1. ACORN SHELLS.2. SHIP BARNACLES.
PLATE XXX
SHIP BARNACLES (2)
These creatures are first-cousins, so to speak, of the acorn shells, and they are called “Ship Barnacles” because they are so very fond of fastening themselves to the bottoms of ships. Even after two or three months, indeed, the hull of a vessel is often quite covered with them below the water-line, and they check her speed so greatly that she has to be taken into dock to have them scraped off before she can set out upon another voyage.
You may generally find quite a number of these barnacles on the pieces of timber which are so often flung up by the waves after a storm. And you will notice that each of them grows, as it were, upon a kind of stalk, instead of being fastened down to the surface of the wood, as the acorn shells are upon the rocks. This stalk consists of the pillar of cement with which the little animal covered its feelers just before it changed its form for the last time.
There are a good many other kinds of barnacles, some of which are found in very odd places. There is one, indeed, which always lives on the backs of whales, and somehow manages to sink itself quite deeply into their skins!
CHAPTER VI
THE SEA WORMS
PLATE XXXI
THE SEA MOUSE (1)
IF you go down among the rocks when the tide is out, and hunt in the muddy pools near low-water mark, you will be almost sure to find a very odd-looking creature indeed. It is generally between three or four inches long, and although it is called a “Sea Mouse” it looks very much more like a hairy slug; for its whole body is covered with a matted coat of bristles. But it is really a kind of sea worm. And it looks just about as dull and dingy as any creature can possibly be.

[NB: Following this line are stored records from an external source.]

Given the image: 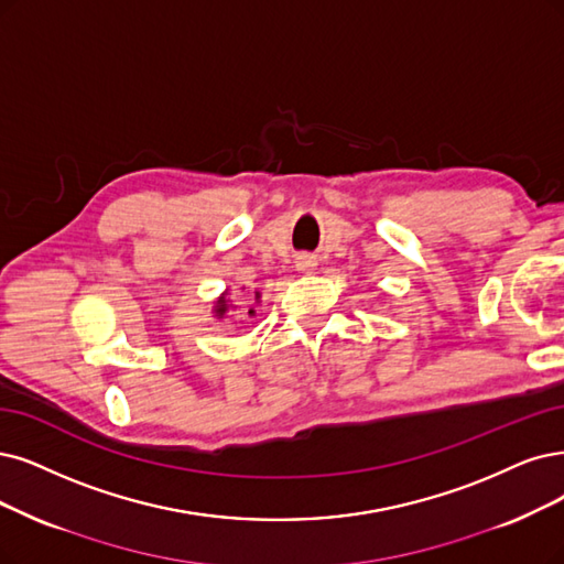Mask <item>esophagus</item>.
Instances as JSON below:
<instances>
[{
	"mask_svg": "<svg viewBox=\"0 0 564 564\" xmlns=\"http://www.w3.org/2000/svg\"><path fill=\"white\" fill-rule=\"evenodd\" d=\"M316 267V262H314V258H308V256H302V258H297V269L300 271H311Z\"/></svg>",
	"mask_w": 564,
	"mask_h": 564,
	"instance_id": "esophagus-1",
	"label": "esophagus"
}]
</instances>
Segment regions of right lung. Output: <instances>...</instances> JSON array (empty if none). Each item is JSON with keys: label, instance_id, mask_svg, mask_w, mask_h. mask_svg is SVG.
<instances>
[{"label": "right lung", "instance_id": "obj_1", "mask_svg": "<svg viewBox=\"0 0 564 564\" xmlns=\"http://www.w3.org/2000/svg\"><path fill=\"white\" fill-rule=\"evenodd\" d=\"M258 297H260V293H256V300H258ZM225 311H227V300H225V297H220V300H218V308H216V314H218V316H225ZM248 314L253 316V308H250Z\"/></svg>", "mask_w": 564, "mask_h": 564}]
</instances>
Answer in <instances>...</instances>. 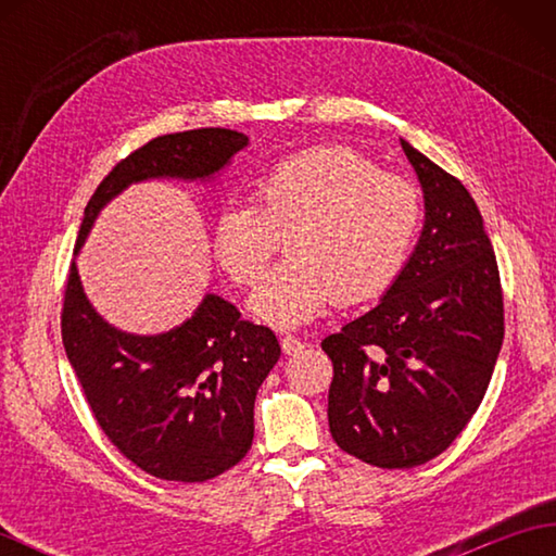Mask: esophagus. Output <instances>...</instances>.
Returning <instances> with one entry per match:
<instances>
[{"instance_id": "34e87169", "label": "esophagus", "mask_w": 556, "mask_h": 556, "mask_svg": "<svg viewBox=\"0 0 556 556\" xmlns=\"http://www.w3.org/2000/svg\"><path fill=\"white\" fill-rule=\"evenodd\" d=\"M303 346H305V344H303V341H301L299 337H293V334H285V337H281V351H285L287 356H293V353H299Z\"/></svg>"}]
</instances>
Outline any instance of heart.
Returning a JSON list of instances; mask_svg holds the SVG:
<instances>
[{"label": "heart", "instance_id": "b5f03b06", "mask_svg": "<svg viewBox=\"0 0 556 556\" xmlns=\"http://www.w3.org/2000/svg\"><path fill=\"white\" fill-rule=\"evenodd\" d=\"M422 219L418 186L351 146H315L269 164L251 205L227 203L210 241L236 287H253L285 239L287 260L251 296L271 327L315 320L337 301L382 296L404 271Z\"/></svg>", "mask_w": 556, "mask_h": 556}]
</instances>
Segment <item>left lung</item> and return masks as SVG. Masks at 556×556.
Wrapping results in <instances>:
<instances>
[{
    "label": "left lung",
    "instance_id": "obj_1",
    "mask_svg": "<svg viewBox=\"0 0 556 556\" xmlns=\"http://www.w3.org/2000/svg\"><path fill=\"white\" fill-rule=\"evenodd\" d=\"M425 193V229L387 296L323 341L329 432L377 468L440 456L473 418L504 341V293L476 200L401 140Z\"/></svg>",
    "mask_w": 556,
    "mask_h": 556
}]
</instances>
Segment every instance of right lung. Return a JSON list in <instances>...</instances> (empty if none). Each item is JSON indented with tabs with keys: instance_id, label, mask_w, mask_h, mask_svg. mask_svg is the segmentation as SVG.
Listing matches in <instances>:
<instances>
[{
	"instance_id": "1",
	"label": "right lung",
	"mask_w": 556,
	"mask_h": 556,
	"mask_svg": "<svg viewBox=\"0 0 556 556\" xmlns=\"http://www.w3.org/2000/svg\"><path fill=\"white\" fill-rule=\"evenodd\" d=\"M248 138L231 128L152 138L100 181L86 205L76 251L100 207L128 184L152 176L205 179ZM66 358L108 440L146 473L174 482H205L233 468L253 444L260 384L281 356L265 325L205 296L191 320L160 337H134L92 311L71 263L62 305Z\"/></svg>"
}]
</instances>
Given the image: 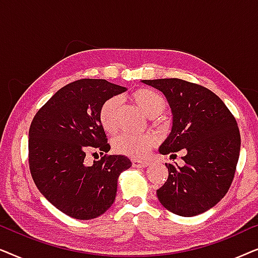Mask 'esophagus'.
<instances>
[{
  "label": "esophagus",
  "instance_id": "1",
  "mask_svg": "<svg viewBox=\"0 0 258 258\" xmlns=\"http://www.w3.org/2000/svg\"><path fill=\"white\" fill-rule=\"evenodd\" d=\"M150 163L147 161H139V160H133V165L135 168H144V167H148Z\"/></svg>",
  "mask_w": 258,
  "mask_h": 258
}]
</instances>
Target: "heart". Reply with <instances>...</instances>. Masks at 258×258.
Wrapping results in <instances>:
<instances>
[{"mask_svg":"<svg viewBox=\"0 0 258 258\" xmlns=\"http://www.w3.org/2000/svg\"><path fill=\"white\" fill-rule=\"evenodd\" d=\"M142 112L148 117L162 114L167 107V102L157 91L151 89H139L132 95ZM118 107V98L110 97L103 102L98 111V119L107 133H114L116 129V110ZM156 144V137L151 134L144 135H134V134H122L115 137L112 141V148L117 154L125 155L133 158H141L146 155L149 149Z\"/></svg>","mask_w":258,"mask_h":258,"instance_id":"obj_1","label":"heart"}]
</instances>
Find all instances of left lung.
Returning a JSON list of instances; mask_svg holds the SVG:
<instances>
[{
	"mask_svg": "<svg viewBox=\"0 0 258 258\" xmlns=\"http://www.w3.org/2000/svg\"><path fill=\"white\" fill-rule=\"evenodd\" d=\"M163 93L172 112V128L160 154L183 150L184 165L165 163L167 182L156 190L158 201L176 215L191 217L220 202L235 176L241 135L223 101L200 84L179 79L143 80Z\"/></svg>",
	"mask_w": 258,
	"mask_h": 258,
	"instance_id": "left-lung-1",
	"label": "left lung"
}]
</instances>
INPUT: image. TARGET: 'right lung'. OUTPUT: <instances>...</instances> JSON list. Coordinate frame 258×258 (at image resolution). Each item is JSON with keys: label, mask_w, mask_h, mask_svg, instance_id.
<instances>
[{"label": "right lung", "mask_w": 258, "mask_h": 258, "mask_svg": "<svg viewBox=\"0 0 258 258\" xmlns=\"http://www.w3.org/2000/svg\"><path fill=\"white\" fill-rule=\"evenodd\" d=\"M125 90L105 80L75 81L61 88L30 124L29 168L35 184L52 206L76 220L104 214L115 201L118 176L132 167L124 155L84 163L89 149L110 150L98 111L103 102Z\"/></svg>", "instance_id": "right-lung-1"}]
</instances>
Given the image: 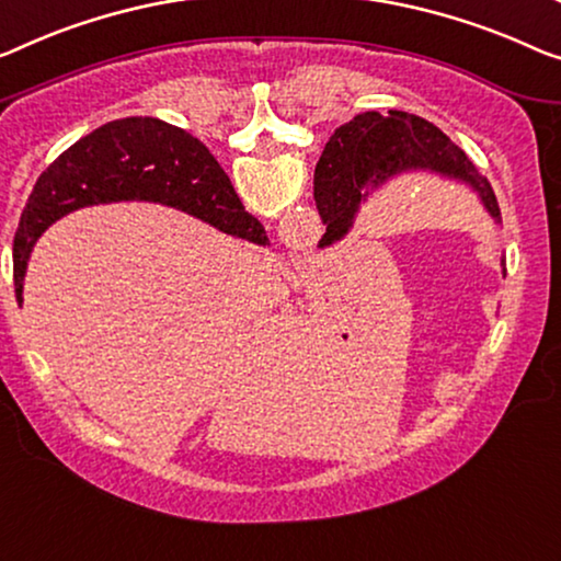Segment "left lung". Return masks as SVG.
<instances>
[{"label":"left lung","instance_id":"1","mask_svg":"<svg viewBox=\"0 0 561 561\" xmlns=\"http://www.w3.org/2000/svg\"><path fill=\"white\" fill-rule=\"evenodd\" d=\"M334 138L324 173H320L322 161L317 165L314 201L322 224H328L322 244L345 237L370 186L405 169H431L468 181L479 191L489 214L499 219V204L489 183L476 175L463 150L425 118L403 111H388V115L370 111L342 125Z\"/></svg>","mask_w":561,"mask_h":561}]
</instances>
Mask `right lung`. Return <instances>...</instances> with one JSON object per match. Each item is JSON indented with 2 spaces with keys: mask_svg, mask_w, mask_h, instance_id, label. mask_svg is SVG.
I'll use <instances>...</instances> for the list:
<instances>
[{
  "mask_svg": "<svg viewBox=\"0 0 561 561\" xmlns=\"http://www.w3.org/2000/svg\"><path fill=\"white\" fill-rule=\"evenodd\" d=\"M128 198L179 206L221 231L262 241L259 221L198 138L158 118L113 121L67 148L32 188L14 233L16 302L32 244L49 224L75 208Z\"/></svg>",
  "mask_w": 561,
  "mask_h": 561,
  "instance_id": "right-lung-1",
  "label": "right lung"
}]
</instances>
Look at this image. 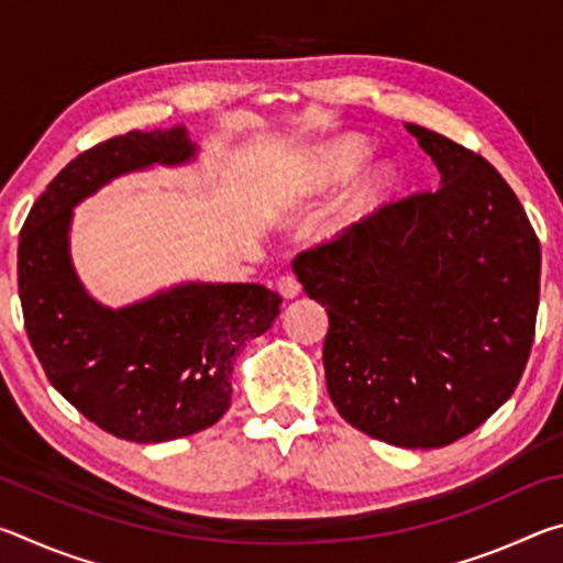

Yet in reality it is one of the most beautiful animals which are found in the sea, and if you want to see its beauty, all that you have to do is to wash it. For the bristly coat which covers its body is a kind of filter, which strains out the mud from the water which passes to the gills; and it soon becomes so choked with mud that you cannot see what the animal is really like at all. All that it wants, however, is a really good bath: so just take it to a pool of clear sea-water, and rinse it thoroughly. Then take it to another pool, and rinse it again. Then take it to a third pool, and rinse it again; and go on rinsing it till every atom of mud has been washed out of its hairy coating. And then, if you look at it in the bright sunshine, I am quite sure that you will be astonished to find what a lovely creature it really is. For all the colours of the rainbow, and ever so many more besides, seem to be chasing one another over its bristles, and altering with every movement and every change of light. Doesn’t it seem strange that an animal so beautiful as this should live with all its beauty covered up, so that hardly any eye can ever see it?